### Extract

Doctors step up protest with mass march, hunger strike as court nixes injunction
Striking doctors intensified their protest yesterday in the wake of the Labor Court’s decision not to issue injunctions against them.
The chairman of the Israel Medical Association, Dr. Leonid Eidelman, announced that he was beginning a hunger strike “until the end of the struggle.” Also yesterday, doctors began a three-day protest march from the Ramat Gan headquarters of the IMA to the Prime Minister’s Office in Jerusalem, where they plan to present Prime Minister Benjamin Netanyahu with a petition calling on him to save public medicine. Tens of thousands of doctors and ordinary citizens have signed the petition over the last few months.
Meanwhile, a young doctors’ group, set up last week following the spontaneous protest of interns and specialists, held two protests yesterday and said that it planned to step up its activities in the coming days.
The group is also planning to join Eidelman on his hunger strike and to present letters of resignation en masse to hospitals.

### Task A
According to the article on the doctors' protest, where does the three-day march start and where does it end?
### Task B
Carry the article on the doctors' protest forward from its final sentence.
The rows that follow are separate material and have no connection to the article on the doctors' protest.

### Record excerpts

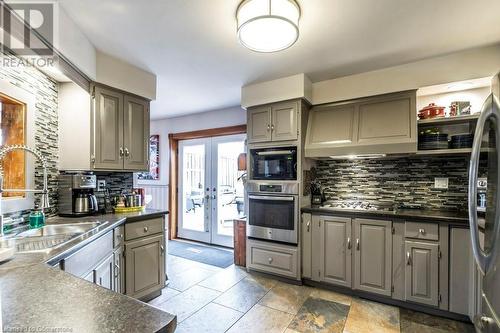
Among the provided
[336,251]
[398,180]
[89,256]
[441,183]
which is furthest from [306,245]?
[89,256]

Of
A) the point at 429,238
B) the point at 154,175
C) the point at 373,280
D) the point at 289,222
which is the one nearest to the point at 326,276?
the point at 373,280

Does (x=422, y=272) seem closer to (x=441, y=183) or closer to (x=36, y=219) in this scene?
(x=441, y=183)

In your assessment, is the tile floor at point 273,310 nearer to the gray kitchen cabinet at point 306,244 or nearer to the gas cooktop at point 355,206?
the gray kitchen cabinet at point 306,244

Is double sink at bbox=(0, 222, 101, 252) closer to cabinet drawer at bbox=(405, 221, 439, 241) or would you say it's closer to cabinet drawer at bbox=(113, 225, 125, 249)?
cabinet drawer at bbox=(113, 225, 125, 249)

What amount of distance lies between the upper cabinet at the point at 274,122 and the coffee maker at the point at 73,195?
6.16 feet

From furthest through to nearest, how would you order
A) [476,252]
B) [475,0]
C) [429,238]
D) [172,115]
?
1. [172,115]
2. [429,238]
3. [475,0]
4. [476,252]

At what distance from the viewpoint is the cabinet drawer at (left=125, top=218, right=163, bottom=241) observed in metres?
2.29

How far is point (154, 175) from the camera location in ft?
16.6

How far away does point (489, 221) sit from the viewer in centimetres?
130

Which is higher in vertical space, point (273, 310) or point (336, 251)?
point (336, 251)

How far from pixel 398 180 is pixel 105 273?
3.04 meters

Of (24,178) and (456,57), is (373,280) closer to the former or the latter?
(456,57)

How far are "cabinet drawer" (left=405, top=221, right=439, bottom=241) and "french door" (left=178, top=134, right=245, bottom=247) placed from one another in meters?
2.49

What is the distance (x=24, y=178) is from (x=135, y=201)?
973 millimetres
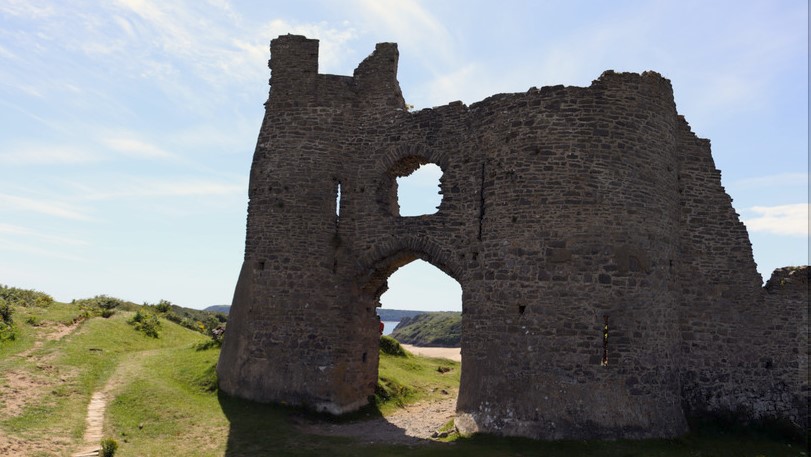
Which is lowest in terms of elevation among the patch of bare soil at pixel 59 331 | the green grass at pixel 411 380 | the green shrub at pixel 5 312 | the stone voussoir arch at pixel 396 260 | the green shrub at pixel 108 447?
the green shrub at pixel 108 447

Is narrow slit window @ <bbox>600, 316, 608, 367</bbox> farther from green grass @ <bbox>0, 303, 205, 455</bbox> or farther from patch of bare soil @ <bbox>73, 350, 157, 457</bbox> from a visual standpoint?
green grass @ <bbox>0, 303, 205, 455</bbox>

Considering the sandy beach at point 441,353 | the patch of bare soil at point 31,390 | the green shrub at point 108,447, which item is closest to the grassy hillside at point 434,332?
→ the sandy beach at point 441,353

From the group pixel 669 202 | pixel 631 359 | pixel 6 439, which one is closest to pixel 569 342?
pixel 631 359

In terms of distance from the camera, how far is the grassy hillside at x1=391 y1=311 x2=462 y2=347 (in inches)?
2458

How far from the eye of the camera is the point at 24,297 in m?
27.2

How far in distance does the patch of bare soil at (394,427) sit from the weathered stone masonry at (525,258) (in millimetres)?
887

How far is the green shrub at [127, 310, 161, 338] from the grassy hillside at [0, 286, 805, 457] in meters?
1.85

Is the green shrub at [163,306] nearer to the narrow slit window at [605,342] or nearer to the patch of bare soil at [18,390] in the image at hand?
the patch of bare soil at [18,390]

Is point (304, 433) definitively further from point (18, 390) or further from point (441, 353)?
point (441, 353)

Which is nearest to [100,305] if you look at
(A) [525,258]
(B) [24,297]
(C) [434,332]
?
(B) [24,297]

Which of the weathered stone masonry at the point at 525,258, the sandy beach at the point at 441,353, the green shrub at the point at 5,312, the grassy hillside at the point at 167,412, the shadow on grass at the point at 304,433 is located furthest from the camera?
the sandy beach at the point at 441,353

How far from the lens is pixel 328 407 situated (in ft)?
56.3

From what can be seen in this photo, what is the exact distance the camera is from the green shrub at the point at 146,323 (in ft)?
84.3

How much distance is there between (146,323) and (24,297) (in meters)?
5.74
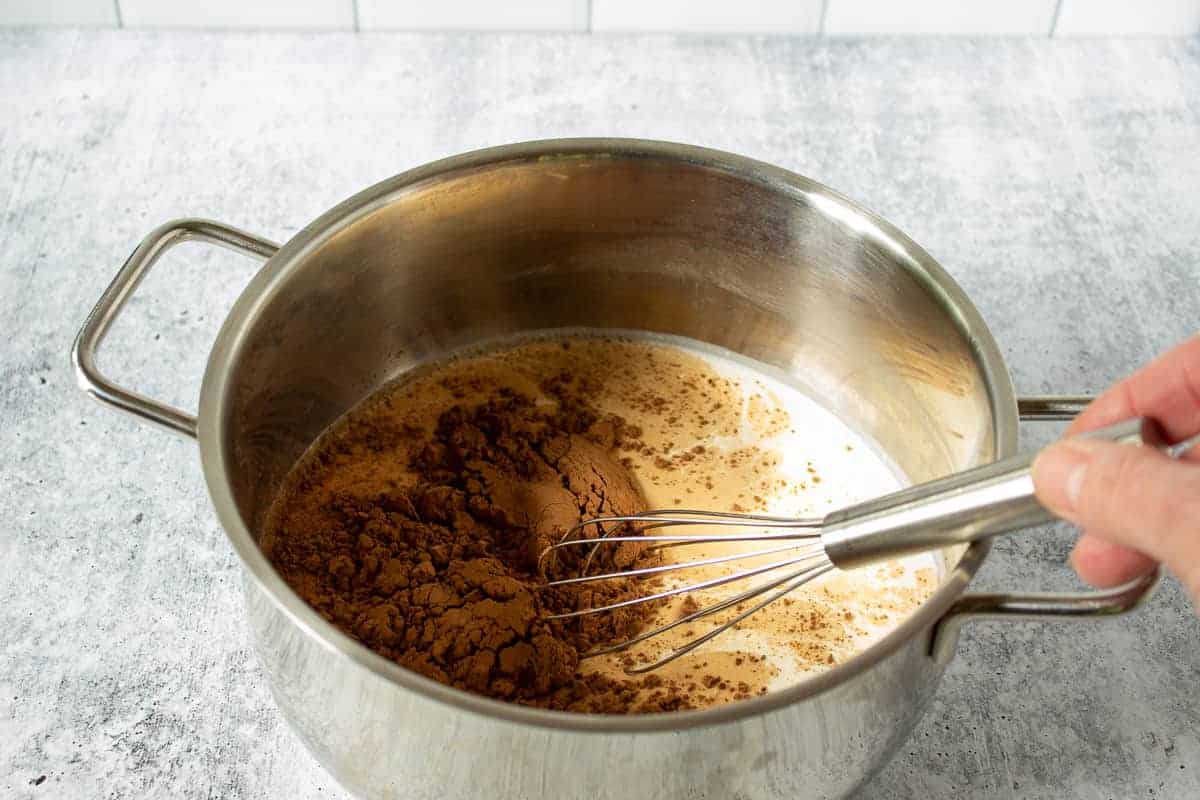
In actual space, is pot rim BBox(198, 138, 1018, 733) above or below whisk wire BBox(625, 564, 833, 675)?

### Answer area A
It starts at the Israel Medical Association's headquarters in Ramat Gan and ends at the Prime Minister's Office in Jerusalem.

### Answer area B
Early Monday morning, the Labor Court rejected the state’s request for injunctions against the striking doctors as well as the state’s demand for forced arbitration.
The judges, headed by the court’s president, Nili Arad, wrote that “we have reached the conclusion that at this time... the work stoppages by the Israel Medical Association are within the standards of reason and proportionality and that no injunctions should be issued to prevent them.”
The decision constitutes a victory for the IMA, which decided to intensify the measures it has adopted in the strike, now in its 16th week.
At a press conference yesterday at IMA headquarters, Eidelman listed the doctors’ demands since the negotiations entered an impasse over the weekend. He included the latest demands of the young interns and specialists and said that “there is an immediate need for an additional 1,000 doctors’ positions, a lessening of shifts for interns,to six per month, an immediate handling of the specializations that will very soon have no doctors filling them, attracting doctors to the periphery, and attracting young students to the medical profession by raising the wages of doctors by 50 percent per hour.”
Eidelman, 59, added that he began an unlimited hunger strike yesterday morning, but urged other doctors not to join him yet.
“It may be that the struggle will last a long time, and it may be that in several days I will not be able to continue the hunger strike, and then I will turn to other doctors to continue along this path,” he said.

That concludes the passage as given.